■ **SELECTED PASSAGE**:
Start of Block

📘 Student Worksheet: From Gameplay to Regime Analysis

Part I — Observe the Game#

  1. Which layer failed first?
  2. What regime was being rewarded?
  3. What regime was actually needed?

Part II — Name the Regimes#

Fill in the table:

Layer Active Regime Required Regime Mismatch?
Materials
Technology
Economy
Infrastructure
Cognition/Culture

Part III — Diagnose the Collapse (or Stability)#

Answer in one paragraph:

Describe the civilization’s failure or success as a regime mismatch, not a moral or leadership failure.


Part IV — Redesign the Table#

Students propose one rule change:

  • new bonus
  • new trap
  • altered multiplier
  • delayed penalty

Then answer:

Which regime does your change select, and why?

End of Block

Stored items
Start of Block

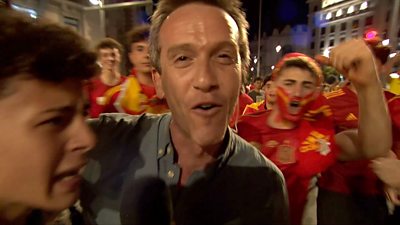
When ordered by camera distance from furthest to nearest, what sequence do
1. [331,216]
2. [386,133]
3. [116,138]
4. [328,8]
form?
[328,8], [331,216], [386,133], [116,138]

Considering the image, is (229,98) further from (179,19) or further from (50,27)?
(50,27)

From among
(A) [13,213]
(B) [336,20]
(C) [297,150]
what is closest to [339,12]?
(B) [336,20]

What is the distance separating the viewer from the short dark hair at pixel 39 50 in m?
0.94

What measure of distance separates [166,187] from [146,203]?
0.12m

End of Block
Start of Block

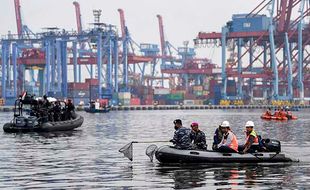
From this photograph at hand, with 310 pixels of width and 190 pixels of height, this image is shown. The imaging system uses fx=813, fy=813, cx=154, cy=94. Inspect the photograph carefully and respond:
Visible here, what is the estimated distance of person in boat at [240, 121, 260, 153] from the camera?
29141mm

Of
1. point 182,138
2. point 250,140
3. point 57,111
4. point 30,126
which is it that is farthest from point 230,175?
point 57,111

End of Block
Start of Block

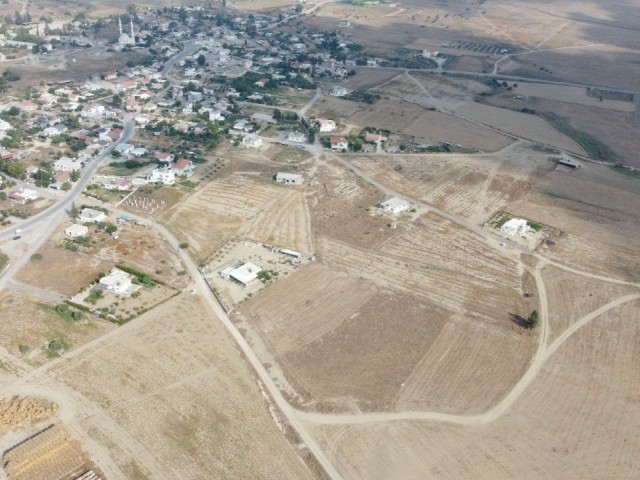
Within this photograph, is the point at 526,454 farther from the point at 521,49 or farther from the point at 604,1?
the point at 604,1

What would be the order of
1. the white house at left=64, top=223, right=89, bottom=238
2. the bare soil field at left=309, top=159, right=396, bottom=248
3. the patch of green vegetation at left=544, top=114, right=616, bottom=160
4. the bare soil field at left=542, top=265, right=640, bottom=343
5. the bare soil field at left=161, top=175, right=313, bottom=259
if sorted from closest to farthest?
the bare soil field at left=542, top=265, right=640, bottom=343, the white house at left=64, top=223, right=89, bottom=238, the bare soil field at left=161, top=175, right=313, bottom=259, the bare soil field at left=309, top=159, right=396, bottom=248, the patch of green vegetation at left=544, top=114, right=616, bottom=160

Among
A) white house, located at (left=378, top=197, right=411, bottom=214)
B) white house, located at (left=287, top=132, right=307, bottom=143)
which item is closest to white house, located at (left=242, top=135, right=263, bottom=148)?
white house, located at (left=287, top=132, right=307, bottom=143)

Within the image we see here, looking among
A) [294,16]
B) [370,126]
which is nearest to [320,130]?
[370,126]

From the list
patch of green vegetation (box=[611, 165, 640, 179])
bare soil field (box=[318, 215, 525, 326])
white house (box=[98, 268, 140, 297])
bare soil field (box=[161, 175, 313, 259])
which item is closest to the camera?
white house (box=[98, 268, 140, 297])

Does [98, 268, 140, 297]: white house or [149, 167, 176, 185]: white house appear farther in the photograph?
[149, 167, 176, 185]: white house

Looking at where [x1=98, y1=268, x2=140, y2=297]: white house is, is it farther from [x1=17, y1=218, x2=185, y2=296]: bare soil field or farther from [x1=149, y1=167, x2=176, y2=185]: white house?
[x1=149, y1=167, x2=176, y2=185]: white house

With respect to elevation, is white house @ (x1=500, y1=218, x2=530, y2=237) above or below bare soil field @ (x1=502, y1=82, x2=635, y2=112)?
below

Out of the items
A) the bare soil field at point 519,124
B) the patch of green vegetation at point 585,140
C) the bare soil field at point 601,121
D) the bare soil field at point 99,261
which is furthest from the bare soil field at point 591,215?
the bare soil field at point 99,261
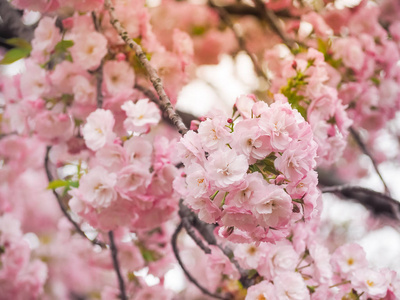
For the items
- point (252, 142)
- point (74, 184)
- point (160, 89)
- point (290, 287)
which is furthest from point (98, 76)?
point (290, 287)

End of Block

■ **WHAT YOU NEED TO DO**:
**A)** Repeat the part of the regime analysis worksheet that begins at the words "Layer Active Regime" and stops after the words "or leadership failure.".
**B)** Continue the regime analysis worksheet from the point where it ends.
The rows have no connection to the regime analysis worksheet.

■ **ANSWERS TO THE PROBLEMS**:
**A)**
Layer Active Regime Required Regime Mismatch?
Materials
Technology
Economy
Infrastructure
Cognition/Culture

Part III — Diagnose the Collapse (or Stability)#

Answer in one paragraph:

Describe the civilization’s failure or success as a regime mismatch, not a moral or leadership failure.

**B)**
Part V — Cross‑Scale Transfer#

Apply the same analysis to:

  • a modern company
  • a school system
  • a government policy
  • a technology platform

Core Learning Outcome#

Students leave understanding that:

Civilizations do not collapse because of bad people.
They collapse because regimes stop aligning across layers.

And they learn this without being lectured.


Why This Works (Quietly)#

  • Pinball teaches feedback loops
  • Regimes teach structure
  • History teaches consequences
  • Play bypasses ideological defenses

This is exactly how regime literacy becomes intuitive.